Однажды всех взбудоражил слух, будто вскорости по ковенскому тракту в Тильзит в гости к кайзеру проедет царь Всея Белая и Малая со своей сиятельной свитой, и уездный начальник послал к Нестеровичу исправника Нуйкина, чтобы тот незамедлительно раздобыл у Ардальона Игнатьича кадочку грибов — ведра для такого случая может и не хватить.
Нестеровичу, конечно, было жалко расставаться с кадкой, но чего для государя-императора не сделаешь? Для него, ежели потребуется, и жизнь отдашь.
— Сам царь-государь отведает наших грибочков, — радовался Ардальон Игнатьич.
И Лукерья Пантелеймоновна радовалась. Она представляла себе, как государь-император поддевает золотой вилкой боровичок или подосиновик, подносит его ко рту и, расплываясь в счастливой улыбке, спрашивает:
— Чьи эти замечательные грибы?
— Урядника Ардальона Игнатьича Нестеровича, — отвечают ему хором в уезде.
— Представить оного Нестеровича к награде, — говорит государь-император, закусывая их грибочками пшеничную водку.
Но Ардальон Игнатьич и Лукерья Пантелеймоновна зря радовались. Урядник не только награды не получил, но и кадки. Такую кадку присвоили, ну просто сердце кровью обливалось.
А государь-император взял да проехал стороной. Или, может, вообще в гости к кайзеру не пожаловал. Кто их там разберет, сегодня милуются, завтра ссорятся, друг на друга войной идут.

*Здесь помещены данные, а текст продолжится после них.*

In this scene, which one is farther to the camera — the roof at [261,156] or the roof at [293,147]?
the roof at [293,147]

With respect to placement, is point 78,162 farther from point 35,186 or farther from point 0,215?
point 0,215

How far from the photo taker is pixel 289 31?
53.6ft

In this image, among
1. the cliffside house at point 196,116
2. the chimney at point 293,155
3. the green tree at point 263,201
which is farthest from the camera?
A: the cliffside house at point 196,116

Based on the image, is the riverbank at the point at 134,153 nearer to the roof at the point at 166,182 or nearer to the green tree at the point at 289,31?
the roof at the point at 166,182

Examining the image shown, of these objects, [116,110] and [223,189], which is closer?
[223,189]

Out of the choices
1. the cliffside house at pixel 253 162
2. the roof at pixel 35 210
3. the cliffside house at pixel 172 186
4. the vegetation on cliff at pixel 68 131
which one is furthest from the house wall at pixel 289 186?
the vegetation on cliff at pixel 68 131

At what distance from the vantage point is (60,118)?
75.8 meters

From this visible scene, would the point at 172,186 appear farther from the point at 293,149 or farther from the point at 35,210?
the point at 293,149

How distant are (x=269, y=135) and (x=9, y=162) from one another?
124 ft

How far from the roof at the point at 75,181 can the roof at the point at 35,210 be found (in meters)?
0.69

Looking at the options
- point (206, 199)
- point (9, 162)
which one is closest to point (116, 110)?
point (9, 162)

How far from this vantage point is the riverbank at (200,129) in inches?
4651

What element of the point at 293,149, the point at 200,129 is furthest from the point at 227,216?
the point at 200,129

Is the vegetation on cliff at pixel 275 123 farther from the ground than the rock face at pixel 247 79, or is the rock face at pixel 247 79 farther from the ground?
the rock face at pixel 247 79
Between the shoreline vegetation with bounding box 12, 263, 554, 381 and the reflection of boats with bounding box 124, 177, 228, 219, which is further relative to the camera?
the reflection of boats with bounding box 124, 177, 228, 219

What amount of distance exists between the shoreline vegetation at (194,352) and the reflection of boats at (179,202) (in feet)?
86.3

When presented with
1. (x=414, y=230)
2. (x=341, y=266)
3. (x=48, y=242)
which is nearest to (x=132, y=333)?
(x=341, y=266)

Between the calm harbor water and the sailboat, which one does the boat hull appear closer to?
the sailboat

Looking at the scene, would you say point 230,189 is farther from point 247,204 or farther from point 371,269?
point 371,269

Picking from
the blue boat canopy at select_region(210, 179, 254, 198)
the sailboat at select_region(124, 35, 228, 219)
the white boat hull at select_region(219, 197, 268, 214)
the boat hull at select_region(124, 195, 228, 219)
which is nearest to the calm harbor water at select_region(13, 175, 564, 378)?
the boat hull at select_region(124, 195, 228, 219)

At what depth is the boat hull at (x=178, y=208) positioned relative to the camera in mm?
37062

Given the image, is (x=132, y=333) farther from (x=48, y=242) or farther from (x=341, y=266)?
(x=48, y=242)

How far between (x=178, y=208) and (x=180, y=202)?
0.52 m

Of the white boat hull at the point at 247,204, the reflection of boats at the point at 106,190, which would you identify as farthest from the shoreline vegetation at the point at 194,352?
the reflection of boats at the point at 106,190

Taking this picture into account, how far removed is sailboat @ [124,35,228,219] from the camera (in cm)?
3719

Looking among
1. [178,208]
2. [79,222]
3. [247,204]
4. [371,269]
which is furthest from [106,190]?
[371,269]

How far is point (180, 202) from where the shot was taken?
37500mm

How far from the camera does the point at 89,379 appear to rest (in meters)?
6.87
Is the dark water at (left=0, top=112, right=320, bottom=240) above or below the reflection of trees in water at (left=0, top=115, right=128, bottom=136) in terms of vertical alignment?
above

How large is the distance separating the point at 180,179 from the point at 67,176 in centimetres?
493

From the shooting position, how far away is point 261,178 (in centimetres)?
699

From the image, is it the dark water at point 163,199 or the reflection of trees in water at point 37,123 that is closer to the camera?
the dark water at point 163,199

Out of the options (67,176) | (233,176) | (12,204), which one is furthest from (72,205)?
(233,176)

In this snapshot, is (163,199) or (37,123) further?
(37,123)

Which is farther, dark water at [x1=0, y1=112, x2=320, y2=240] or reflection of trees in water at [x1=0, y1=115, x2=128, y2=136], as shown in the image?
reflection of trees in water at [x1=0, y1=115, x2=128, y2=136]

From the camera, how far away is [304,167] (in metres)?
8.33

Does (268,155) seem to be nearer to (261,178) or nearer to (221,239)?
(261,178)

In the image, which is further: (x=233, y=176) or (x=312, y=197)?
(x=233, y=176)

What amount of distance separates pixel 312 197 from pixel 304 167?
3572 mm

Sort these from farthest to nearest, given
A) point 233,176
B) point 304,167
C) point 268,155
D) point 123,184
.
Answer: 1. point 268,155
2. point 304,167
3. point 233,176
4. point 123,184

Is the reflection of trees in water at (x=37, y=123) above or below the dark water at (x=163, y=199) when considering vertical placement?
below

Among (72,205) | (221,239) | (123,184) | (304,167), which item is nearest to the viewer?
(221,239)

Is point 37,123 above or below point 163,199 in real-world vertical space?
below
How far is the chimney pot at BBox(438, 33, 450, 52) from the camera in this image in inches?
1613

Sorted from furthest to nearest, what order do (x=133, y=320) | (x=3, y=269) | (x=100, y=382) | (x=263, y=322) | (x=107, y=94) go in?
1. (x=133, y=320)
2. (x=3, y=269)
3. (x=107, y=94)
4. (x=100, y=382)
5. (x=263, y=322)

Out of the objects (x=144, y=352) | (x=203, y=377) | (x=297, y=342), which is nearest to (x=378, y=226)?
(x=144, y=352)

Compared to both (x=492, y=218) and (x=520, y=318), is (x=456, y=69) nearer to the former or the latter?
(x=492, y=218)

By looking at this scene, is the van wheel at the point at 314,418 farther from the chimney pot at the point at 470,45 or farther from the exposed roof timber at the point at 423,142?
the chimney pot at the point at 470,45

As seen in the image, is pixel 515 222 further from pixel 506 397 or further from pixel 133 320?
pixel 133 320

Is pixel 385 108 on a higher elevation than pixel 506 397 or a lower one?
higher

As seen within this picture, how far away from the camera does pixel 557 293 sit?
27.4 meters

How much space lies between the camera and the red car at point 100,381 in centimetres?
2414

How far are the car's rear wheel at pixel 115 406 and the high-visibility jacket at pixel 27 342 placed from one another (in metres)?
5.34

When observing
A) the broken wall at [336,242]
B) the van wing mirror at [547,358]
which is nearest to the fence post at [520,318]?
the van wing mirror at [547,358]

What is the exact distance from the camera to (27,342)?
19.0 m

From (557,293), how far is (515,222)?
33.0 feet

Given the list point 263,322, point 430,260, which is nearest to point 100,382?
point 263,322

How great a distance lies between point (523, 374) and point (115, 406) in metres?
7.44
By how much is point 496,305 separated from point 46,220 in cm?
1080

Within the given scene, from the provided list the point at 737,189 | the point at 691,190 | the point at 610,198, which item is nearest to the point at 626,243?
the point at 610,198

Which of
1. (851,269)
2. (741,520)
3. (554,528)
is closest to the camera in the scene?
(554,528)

— А может, еще проедет? — утешала мужа Лукерья Пантелеймоновна.
— Может, — неуверенно цедил Нестерович.
И они каждый год ставили царскую кадку. Съедали ее и снова ставили.
Не был для Ардальона Игнатьича исключением и нынешний год. Осень выдалась на удивление, старожилы не припомнят такой, дни стояли светлые, погожие, только изредка купол неба марали тучки, проливавшиеся благодатным грибным дождем. Грибов в угодьях Нестеровича было видимо-невидимо: рыжики высовывали из мха свои оранжевые рожицы, чванливые боровики и грузди сами просились в кузовок, а уж подосиновиков и подберезовиков развелось столько, что только успевай нагибаться и срезать.